It already holds parts of China.

Now it targets the regions beyond,

sparking conflict with
America and her allies.

Including Great Britain.



From the fortress of Singapore,

the Royal Navy dominates
the South China Seas.

Can the ruins of a mighty
battleship reveal just how badly

the British misjudged the
power of their new enemy?

As the Japanese launch their
surprise attack on Pearl Harbor,

Winston Churchill worries
they might invade

the Dutch East Indies and British Malaya,

areas rich in the resources that Japan
badly needs, especially oil.

Seeing the imminent threat,
the Royal Navy mobilizes a battle group

of six powerful war ships,
and call it Force Zed.

Its mission is to head
north east from Singapore,

on the lookout for
Japanese invaders.

Leading the squadron is a brand new
battleship, HMS Prince of Wales.

Churchill believes that her mere presence
will be enough to deter the enemy.

The Prince of Wales was a state of the art
battleship, very heavily protected.

The ship with its armor was
pretty immune to attack.

The battleship was the supreme embodiment

of a nation's sea power and majesty.

If you saw Prince of Wales coming over the
horizon, you knew you were in big trouble.

Armed with
ten 14-inch main guns,

plus 16 secondary guns and
anti-aircraft capability,

the Prince of Wales is
lethal to targets at sea,

on land, and in the air.

She's also well protected.

Armor shields the deck,

and an additional 15 inch thick belt
surrounds her massive hull.

Force Zed is 50 miles
east of British Malaya,

when it's spotted by Japanese
reconnaissance aircraft.

But by early afternoon
the following day,

the Prince of Wales is at the
bottom of the South China Sea,

and Britannia's rule over
these waters is over.

Decades later, diver Rod MacDonald
is part of a military expedition

to research what happened here.

My role in this
expedition is basically

to try and work out
exactly why the wreck sank.

When this vessel was built, it was
a state of the art battleship.

Prince of Wales...

The location of
the wreck is well known.

But her condition has not been
revealed in such detail before.

Over 200 feet down, the
mighty Prince of Wales,

silent on the sea floor.

There are areas
of serious damage.

Over weeks, the divers scour
the wreck, gathering data.

And as the waters roll back,

light shines for the first
time in almost 80 years

on HMS Prince of Wales.

It's mostly intact,

but its starboard side is
punctures by three massive holes.

From their position below the water line,
they look like torpedo strikes.

Elsewhere on the wreck,
further details of her final battle.

The smaller 5.25 gun turrets on the
starboard side are all aimed downwards.

As the British sailors fight to defend
their ship, what are they shooting at?

The answer may lie
with another ship,

the USS North Carolina.

A battleship built to
similar specifications.

It survived its own deadly
encounters with the Japanese.

Naval historian Anthony Tully
believes this battleship holds clues

about the downfall of
its British cousin.

◆ SUPPLIED INFORMATION
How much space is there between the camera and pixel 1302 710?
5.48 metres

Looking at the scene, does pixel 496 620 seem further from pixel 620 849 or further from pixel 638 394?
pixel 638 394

◆ BRIEF 1
Answer these from the passage about HMS Prince of Wales:
(a) How many warships make up Force Zed?
(b) How many 14-inch main guns does the Prince of Wales carry?
(c) How far down does the wreck lie?
◆ BRIEF 2
Write the next part of the passage about HMS Prince of Wales, picking up after its final sentence.

◆ RIGHT ANSWER 1
(a) Six.
(b) Ten.
(c) Over 200 feet.

◆ RIGHT ANSWER 2
Behind us here are the North Carolina's
secondary battery,

a five-inch 38 caliber guns.

The Prince of Wales had eight
five-inch mounts of similar size.

These guns were trained
low on the horizontal.

They're not elevated like
this, but rather like this.

Guns trained low
couldn't hit distant ships.

And they aren't for
taking on submarines.

Tully believes it can mean
only one thing, air attack.

So they're trying to track the planes

'cause the Japanese
aircraft were attacking

at wave top level and they
had to lower them to this level

to even have a chance
of hitting them.

5.2 inch guns are
formidable against attacking aircraft,

but the armor belted hull is the Prince
of Wales ultimate defense,

impervious to most gun
fire and torpedoes.

If any ship would be able to shrug off
an air attack, it was Prince of Wales.

No battleship had been sunk
in action in the open sea.

The big guns of battleship
were the only things that

could take out
another battleship.

Despite all this protection,

somehow the Japanese
managed to break through.

The drained wreck
exposes more clues.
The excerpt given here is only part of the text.